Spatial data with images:
....

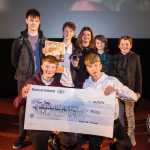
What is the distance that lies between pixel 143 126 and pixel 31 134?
2108 millimetres

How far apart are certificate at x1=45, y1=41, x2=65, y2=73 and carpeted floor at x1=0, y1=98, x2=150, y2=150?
1093 millimetres

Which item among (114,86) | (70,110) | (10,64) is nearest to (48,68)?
(70,110)

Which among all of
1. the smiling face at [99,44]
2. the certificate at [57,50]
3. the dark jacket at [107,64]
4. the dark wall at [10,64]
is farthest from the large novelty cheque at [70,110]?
the dark wall at [10,64]

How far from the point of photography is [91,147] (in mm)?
2488

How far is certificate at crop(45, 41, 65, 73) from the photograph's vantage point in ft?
9.20

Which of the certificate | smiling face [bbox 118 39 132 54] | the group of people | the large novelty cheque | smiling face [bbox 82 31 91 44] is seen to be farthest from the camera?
smiling face [bbox 82 31 91 44]

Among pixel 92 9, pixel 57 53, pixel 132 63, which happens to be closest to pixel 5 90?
pixel 92 9

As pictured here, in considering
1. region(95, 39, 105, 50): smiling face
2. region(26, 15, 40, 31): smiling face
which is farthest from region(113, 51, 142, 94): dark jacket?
region(26, 15, 40, 31): smiling face

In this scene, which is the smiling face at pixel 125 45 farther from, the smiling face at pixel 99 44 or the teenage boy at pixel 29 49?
the teenage boy at pixel 29 49

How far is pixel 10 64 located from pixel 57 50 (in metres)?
2.77

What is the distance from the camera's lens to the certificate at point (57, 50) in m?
2.80

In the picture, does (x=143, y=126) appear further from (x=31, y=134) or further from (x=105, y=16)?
(x=105, y=16)

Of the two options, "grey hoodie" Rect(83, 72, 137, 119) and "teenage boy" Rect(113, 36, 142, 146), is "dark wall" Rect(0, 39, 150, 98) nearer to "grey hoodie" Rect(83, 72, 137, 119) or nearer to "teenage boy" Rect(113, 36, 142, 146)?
"teenage boy" Rect(113, 36, 142, 146)

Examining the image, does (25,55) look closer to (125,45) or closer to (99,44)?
(99,44)
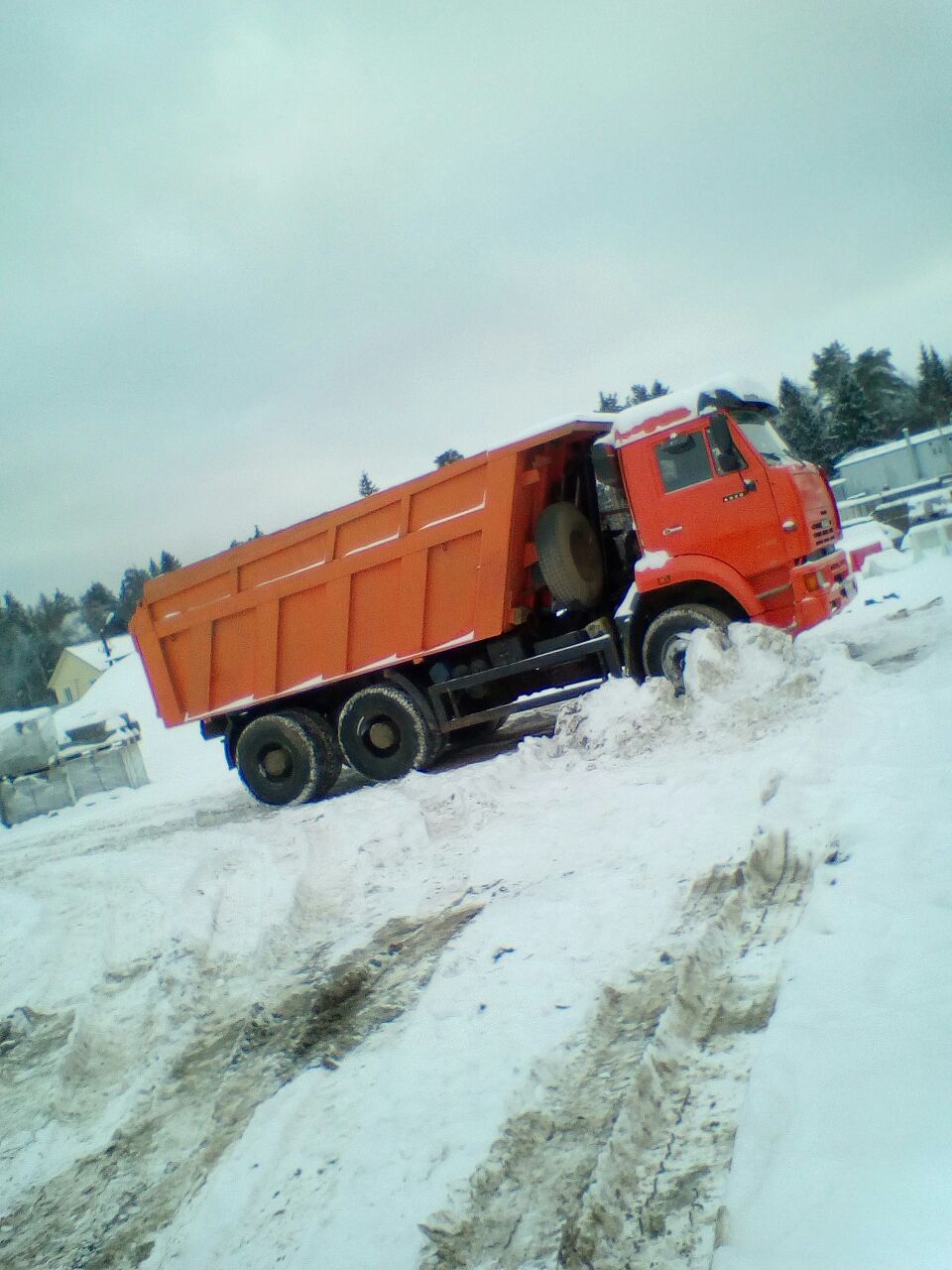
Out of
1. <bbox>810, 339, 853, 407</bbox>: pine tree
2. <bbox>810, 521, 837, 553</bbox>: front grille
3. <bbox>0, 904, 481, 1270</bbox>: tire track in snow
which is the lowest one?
<bbox>0, 904, 481, 1270</bbox>: tire track in snow

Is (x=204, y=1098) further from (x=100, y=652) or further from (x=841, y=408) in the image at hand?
(x=100, y=652)

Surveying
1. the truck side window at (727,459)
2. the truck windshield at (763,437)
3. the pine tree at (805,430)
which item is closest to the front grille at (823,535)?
the truck windshield at (763,437)

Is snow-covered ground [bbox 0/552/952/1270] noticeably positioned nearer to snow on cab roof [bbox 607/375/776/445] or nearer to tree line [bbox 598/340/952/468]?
snow on cab roof [bbox 607/375/776/445]

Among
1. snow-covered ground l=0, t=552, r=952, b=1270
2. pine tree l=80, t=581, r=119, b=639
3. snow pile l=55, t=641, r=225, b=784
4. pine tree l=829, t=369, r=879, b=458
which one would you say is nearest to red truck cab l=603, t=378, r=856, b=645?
snow-covered ground l=0, t=552, r=952, b=1270

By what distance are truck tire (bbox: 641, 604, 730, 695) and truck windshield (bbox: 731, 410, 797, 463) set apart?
143 cm

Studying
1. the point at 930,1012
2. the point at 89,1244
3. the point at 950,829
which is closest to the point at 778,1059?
the point at 930,1012

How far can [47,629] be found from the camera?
305 ft

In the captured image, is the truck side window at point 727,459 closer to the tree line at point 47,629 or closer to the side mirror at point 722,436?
the side mirror at point 722,436

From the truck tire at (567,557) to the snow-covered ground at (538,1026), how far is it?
6.53ft

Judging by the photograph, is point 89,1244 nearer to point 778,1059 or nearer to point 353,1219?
point 353,1219

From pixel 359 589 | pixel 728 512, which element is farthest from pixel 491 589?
pixel 728 512

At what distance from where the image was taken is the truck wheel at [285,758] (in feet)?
29.4

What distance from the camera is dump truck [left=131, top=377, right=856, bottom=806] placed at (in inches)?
286

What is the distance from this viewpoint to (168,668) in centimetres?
976
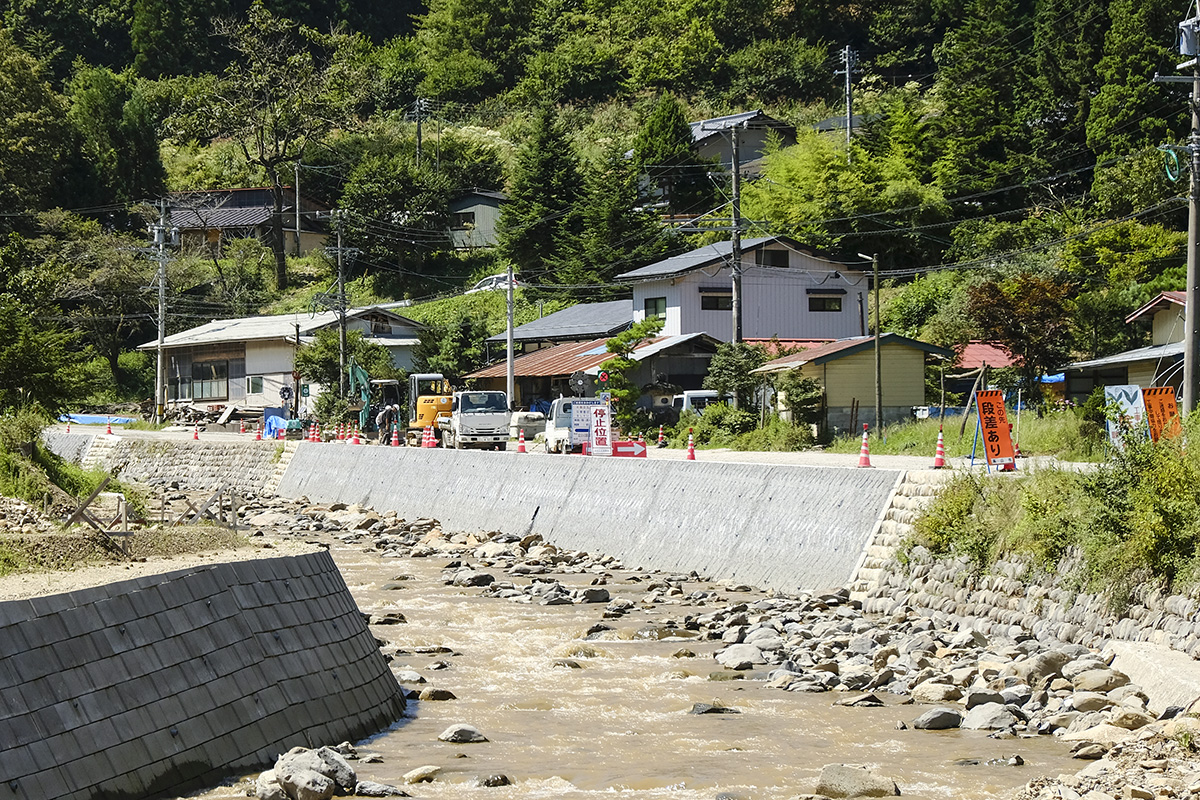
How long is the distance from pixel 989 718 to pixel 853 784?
2530 millimetres

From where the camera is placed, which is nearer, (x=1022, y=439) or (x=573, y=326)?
(x=1022, y=439)

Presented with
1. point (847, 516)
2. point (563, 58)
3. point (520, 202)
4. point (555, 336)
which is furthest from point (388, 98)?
point (847, 516)

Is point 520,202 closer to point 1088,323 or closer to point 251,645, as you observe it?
point 1088,323

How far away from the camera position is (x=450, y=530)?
30344 millimetres

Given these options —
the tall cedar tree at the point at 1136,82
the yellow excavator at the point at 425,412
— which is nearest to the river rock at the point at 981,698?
the yellow excavator at the point at 425,412

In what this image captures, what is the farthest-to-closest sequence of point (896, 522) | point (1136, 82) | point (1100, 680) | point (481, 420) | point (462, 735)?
point (1136, 82) → point (481, 420) → point (896, 522) → point (1100, 680) → point (462, 735)

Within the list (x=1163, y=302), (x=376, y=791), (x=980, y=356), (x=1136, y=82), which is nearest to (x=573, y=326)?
(x=980, y=356)

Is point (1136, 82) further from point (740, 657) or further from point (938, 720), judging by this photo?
point (938, 720)

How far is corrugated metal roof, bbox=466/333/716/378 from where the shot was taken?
4553 cm

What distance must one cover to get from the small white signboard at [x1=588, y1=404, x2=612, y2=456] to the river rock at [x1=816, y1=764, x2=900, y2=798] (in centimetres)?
1993

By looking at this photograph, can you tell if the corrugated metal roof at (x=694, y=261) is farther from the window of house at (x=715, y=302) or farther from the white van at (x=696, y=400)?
the white van at (x=696, y=400)

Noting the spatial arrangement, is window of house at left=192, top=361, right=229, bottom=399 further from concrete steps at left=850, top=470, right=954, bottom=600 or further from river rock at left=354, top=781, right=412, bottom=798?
river rock at left=354, top=781, right=412, bottom=798

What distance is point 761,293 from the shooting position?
5075 centimetres

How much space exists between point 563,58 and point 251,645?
87.9 metres
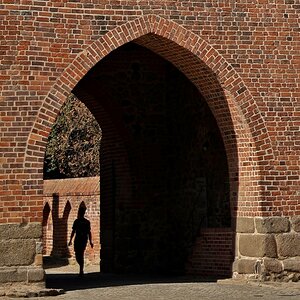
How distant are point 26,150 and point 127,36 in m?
2.26

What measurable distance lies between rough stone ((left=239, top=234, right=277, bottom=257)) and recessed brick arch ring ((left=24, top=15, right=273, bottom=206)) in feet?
4.11

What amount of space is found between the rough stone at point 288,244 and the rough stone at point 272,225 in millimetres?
105

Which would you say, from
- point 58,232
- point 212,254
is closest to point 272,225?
point 212,254

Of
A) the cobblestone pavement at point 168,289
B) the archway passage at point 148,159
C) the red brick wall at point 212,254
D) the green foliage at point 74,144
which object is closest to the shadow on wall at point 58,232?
the green foliage at point 74,144

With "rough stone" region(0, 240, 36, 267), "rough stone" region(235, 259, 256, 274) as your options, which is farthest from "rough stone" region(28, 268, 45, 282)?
"rough stone" region(235, 259, 256, 274)

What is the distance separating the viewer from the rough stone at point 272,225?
1271 centimetres

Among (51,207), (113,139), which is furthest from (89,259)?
(113,139)

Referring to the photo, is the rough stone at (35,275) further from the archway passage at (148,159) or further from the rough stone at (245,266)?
the archway passage at (148,159)

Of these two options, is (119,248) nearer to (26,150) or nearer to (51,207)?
(26,150)

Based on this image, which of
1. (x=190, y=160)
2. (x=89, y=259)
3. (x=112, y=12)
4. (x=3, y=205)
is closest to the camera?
(x=3, y=205)

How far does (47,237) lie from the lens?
2447 centimetres

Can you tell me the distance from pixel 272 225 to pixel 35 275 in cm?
364

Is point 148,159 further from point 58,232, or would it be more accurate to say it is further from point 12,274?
point 58,232

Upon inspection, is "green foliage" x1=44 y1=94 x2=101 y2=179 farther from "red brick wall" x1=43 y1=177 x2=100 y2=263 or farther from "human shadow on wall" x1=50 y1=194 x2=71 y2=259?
"human shadow on wall" x1=50 y1=194 x2=71 y2=259
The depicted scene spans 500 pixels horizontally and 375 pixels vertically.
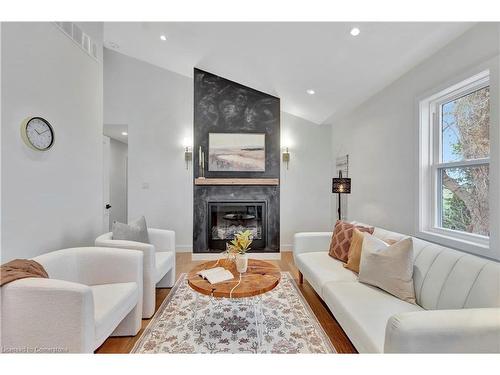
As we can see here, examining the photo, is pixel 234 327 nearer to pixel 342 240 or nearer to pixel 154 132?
pixel 342 240

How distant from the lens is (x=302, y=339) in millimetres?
1918

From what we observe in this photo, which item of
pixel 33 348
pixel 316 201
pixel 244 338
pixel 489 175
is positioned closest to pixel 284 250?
pixel 316 201

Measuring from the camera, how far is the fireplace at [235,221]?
4.26m

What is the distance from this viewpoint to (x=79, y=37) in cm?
243

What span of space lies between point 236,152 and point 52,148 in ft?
8.50

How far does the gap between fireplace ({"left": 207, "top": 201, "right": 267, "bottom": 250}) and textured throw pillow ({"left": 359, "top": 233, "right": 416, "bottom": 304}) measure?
96.9 inches

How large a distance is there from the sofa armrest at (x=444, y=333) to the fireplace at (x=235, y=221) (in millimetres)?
3221

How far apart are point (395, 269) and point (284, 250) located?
295 centimetres

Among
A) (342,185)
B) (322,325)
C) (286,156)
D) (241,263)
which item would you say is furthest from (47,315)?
(286,156)

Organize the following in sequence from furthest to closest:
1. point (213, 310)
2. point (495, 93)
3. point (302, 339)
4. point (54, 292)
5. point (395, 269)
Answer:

....

Please recast as a numbered list the lines from the one containing "Organize the following" through the end of the records, including both ends and leaving out any blank lines.

RESULT BELOW -
1. Organize the following in sequence from furthest to closest:
2. 1. point (213, 310)
3. 2. point (495, 93)
4. 3. point (302, 339)
5. 4. point (54, 292)
6. 5. point (395, 269)
7. Answer:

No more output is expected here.